Shell script

Hi,

I want to parse csv file s.csv

a,b,server,c,d,e,f,g,h,i,j,k,l,m,n
1,ss,ip-login-date-01,1,2,3,4,5,6,7,8,9,1,2,3
1,dd,cd-login-01,2,3,4,5,6,7,8,9,1,2,3,4,
1,ww,ip-login-date-02,1,3,4,5,6,7,8,9,1,2,3,4
1,ff,gf-login-date-01,5,6,7,8,9,1,2,3,4,5,6,7
1,gg,ip-login-date-03,6,7,8,9,1,2,3,4,5,6,7,8

based on a particular name of the column,here say server,not sure that the column will always be in the second position
,it might be any column in the csv file.In that if the server name is name
for eg

ip-login-date-01
ip-login-date-02
ip-login-date-03

a,b,server,c,d,e,f,g,h,i,j,k,l,m,n

1,ss,ip-login-date-01,1,2,3,4,5,6,7,8,9,1,2,3
1,ww,ip-login-date-02,1,3,4,5,6,7,8,9,1,2,3,4
1,gg,ip-login-date-03,6,7,8,9,1,2,3,4,5,6,7,8

i wanted the output as

a,b,server,c,d,e,f,g,h,i,j,k,l,m,n
1,ss-ww-gg,ip-login-date,8,12,15,18,12,15,18,21,15,9,12,15

first column as it is
second column appending all those names separated with -
server name without sequence number i.e 01,02,03
remaining columns - sum
eg:

ip-login-date-01,1,2
ip-login-date-02,1,3
ip-login-date-03,6,7

6+1+1 = 8 in 4th column
7+3+2 = 12 in 5th column ....... and redirect output to k.csv

So,

  • What have you tried so far?
  • What error, messages or output are you getting?
  • What Operating System and version are you running?
  • What are your preferred tools?

Most importantly, what have you tried so far?
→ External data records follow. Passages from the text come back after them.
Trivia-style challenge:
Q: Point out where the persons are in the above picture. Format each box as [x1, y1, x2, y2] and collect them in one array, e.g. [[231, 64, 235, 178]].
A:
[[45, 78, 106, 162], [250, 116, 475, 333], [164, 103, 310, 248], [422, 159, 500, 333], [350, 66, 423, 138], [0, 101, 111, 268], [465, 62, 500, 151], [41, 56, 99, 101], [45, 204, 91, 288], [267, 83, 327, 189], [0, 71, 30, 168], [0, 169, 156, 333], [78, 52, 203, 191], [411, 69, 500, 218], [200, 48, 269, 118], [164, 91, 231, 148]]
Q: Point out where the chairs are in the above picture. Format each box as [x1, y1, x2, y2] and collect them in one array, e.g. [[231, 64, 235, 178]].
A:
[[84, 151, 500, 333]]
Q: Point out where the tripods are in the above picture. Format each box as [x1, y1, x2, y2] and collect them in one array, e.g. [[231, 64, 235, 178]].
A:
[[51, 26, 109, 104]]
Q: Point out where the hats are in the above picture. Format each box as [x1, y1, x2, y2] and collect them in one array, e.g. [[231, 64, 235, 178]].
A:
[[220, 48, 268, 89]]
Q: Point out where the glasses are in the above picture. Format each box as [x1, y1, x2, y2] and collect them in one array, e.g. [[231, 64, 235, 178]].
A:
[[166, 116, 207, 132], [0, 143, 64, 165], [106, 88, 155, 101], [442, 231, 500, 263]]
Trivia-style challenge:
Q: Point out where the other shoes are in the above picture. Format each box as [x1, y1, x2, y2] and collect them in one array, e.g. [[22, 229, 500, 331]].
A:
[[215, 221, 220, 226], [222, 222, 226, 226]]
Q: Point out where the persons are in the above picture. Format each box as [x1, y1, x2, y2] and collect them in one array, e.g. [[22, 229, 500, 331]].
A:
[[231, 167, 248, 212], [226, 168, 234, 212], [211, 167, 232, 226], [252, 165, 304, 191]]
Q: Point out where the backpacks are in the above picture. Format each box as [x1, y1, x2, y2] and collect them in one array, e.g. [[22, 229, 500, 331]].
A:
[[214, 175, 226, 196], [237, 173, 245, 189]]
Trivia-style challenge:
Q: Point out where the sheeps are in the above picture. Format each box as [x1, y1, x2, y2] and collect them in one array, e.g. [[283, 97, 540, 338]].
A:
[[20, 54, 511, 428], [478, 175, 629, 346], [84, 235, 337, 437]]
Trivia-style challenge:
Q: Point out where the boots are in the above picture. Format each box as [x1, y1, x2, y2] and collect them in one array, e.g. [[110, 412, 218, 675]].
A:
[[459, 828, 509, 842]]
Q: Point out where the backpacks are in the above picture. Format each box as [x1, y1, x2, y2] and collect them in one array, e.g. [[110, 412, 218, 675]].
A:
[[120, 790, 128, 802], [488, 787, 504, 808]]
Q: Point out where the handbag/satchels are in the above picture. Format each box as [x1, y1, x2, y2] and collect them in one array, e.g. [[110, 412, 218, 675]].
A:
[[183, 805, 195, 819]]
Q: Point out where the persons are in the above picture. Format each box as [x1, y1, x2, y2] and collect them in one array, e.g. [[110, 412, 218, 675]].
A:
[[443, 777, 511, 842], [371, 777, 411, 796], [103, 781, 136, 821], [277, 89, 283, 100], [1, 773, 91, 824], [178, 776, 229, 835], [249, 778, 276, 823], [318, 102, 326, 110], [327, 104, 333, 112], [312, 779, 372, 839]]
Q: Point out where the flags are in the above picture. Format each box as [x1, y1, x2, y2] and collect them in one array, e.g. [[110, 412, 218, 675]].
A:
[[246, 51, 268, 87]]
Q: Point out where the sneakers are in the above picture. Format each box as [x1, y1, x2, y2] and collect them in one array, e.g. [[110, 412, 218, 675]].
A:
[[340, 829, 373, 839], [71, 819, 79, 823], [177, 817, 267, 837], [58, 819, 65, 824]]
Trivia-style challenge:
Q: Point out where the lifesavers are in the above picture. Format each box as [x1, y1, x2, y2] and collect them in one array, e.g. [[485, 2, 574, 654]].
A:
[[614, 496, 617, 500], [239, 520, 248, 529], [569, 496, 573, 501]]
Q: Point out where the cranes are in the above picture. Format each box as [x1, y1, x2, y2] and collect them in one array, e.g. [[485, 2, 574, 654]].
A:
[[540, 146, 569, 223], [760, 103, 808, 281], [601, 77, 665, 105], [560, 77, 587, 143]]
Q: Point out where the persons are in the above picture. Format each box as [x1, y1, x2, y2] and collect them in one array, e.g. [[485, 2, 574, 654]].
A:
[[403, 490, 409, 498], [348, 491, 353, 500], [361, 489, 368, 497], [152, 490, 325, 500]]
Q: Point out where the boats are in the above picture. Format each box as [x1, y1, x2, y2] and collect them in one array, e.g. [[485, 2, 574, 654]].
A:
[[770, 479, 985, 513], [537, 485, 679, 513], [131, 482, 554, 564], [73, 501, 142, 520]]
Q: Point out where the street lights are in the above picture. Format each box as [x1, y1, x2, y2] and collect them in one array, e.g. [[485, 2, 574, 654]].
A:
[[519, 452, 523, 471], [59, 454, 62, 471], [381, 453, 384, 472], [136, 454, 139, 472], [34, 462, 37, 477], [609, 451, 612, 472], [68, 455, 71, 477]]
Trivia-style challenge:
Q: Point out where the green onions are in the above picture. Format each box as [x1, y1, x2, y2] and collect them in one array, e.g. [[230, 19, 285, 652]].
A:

It's better for you if you research, have a go and then ask for suggestions so that you learn and everyone else can see your thinking. That might help someone else out in future.

Regards,
Robin

Hi,

I posted in this site after working a lot on this file.But i forgot to post wat i have tried.

I tried matching the pattern separating with - with the following

grep "[[:alnum:]].\+-.\+[[:alnum:]].\+-.\+[[:alnum:]].\+-.*" test.csv > cat>p.csv

my input file

Time,SubnetMask,ScopeName,percentFree,TotalDynamic,TotalReserved,Leased,Avail,otherAvail,PendingAvail,InTransition,ReservedActive,Unavail,ActiveDeactivated,Deactivated
20131203170000,171.99.192.0/23,SRT-PKT-ActiveSubCPE-13,87,509,0,66,399,44,0,0,0,0,0,0,
20131203170000,10.18.32.0/20,MSKKBK13CM0-ActiveSubCM-01,35,3578,0,2300,1144,127,0,7,0,0,0,0,
20131203170000,110.169.128.0/23,SKW-09-ActiveSubCPE-01,0,504,0,504,0,0,0,0,0,0,0,0,
20131203170000,10.18.32.0/20,MSKKBK13CM0-BZ-ActiveSubCM-01,100,248,0,0,224,24,0,0,0,0,0,0,
20131203170000,10.18.32.0/20,Total,39,3826,0,2300,1368,151,0,7,0,0,0,0,
20131203170000,10.18.48.0/20,BNA-ActiveSubCM-02,81,4090,0,774,2982,331,0,3,0,0,0,0,
20131203170000,171.98.202.0/23,SKW-09-ActiveSubCPE-08,41,509,0,300,188,21,0,0,0,0,0,0,
20131203170000,10.18.48.0/20,Total,81,4090,0,774,2982,331,0,3,0,0,0,0,
20131203170000,10.18.64.0/20,SMSSBK01CM0-BZ-ActiveSubCM-01,100,504,0,0,454,50,0,0,0,0,0,0,
20131203170000,10.18.64.0/20,SMSSBK01CM0-ActiveSubCM-01,76,3576,0,834,2467,274,0,1,0,0,0,0,
20131203170000,171.99.150.0/23,SRT-PKT-ActiveSubCPE-07,0,509,0,509,0,0,0,0,0,0,0,0,
20131203170000,171.99.186.0/23,SKW-09-ActiveSubCPE-04,0,509,0,507,2,0,0,0,0,0,0,0,
20131203170000,171.99.172.0/23,Total,25,509,0,380,114,14,0,1,0,0,0,0,
20131203170000,171.99.174.0/23,PNC-ActiveSubCPE-05,47,509,0,269,216,24,0,0,0,0,0,0,
20131203170000,171.99.174.0/23,Total,47,509,0,269,216,24,0,0,0,0,0,0,

this matches the pattern [anything]-[anything]-[anything]-[someinteger]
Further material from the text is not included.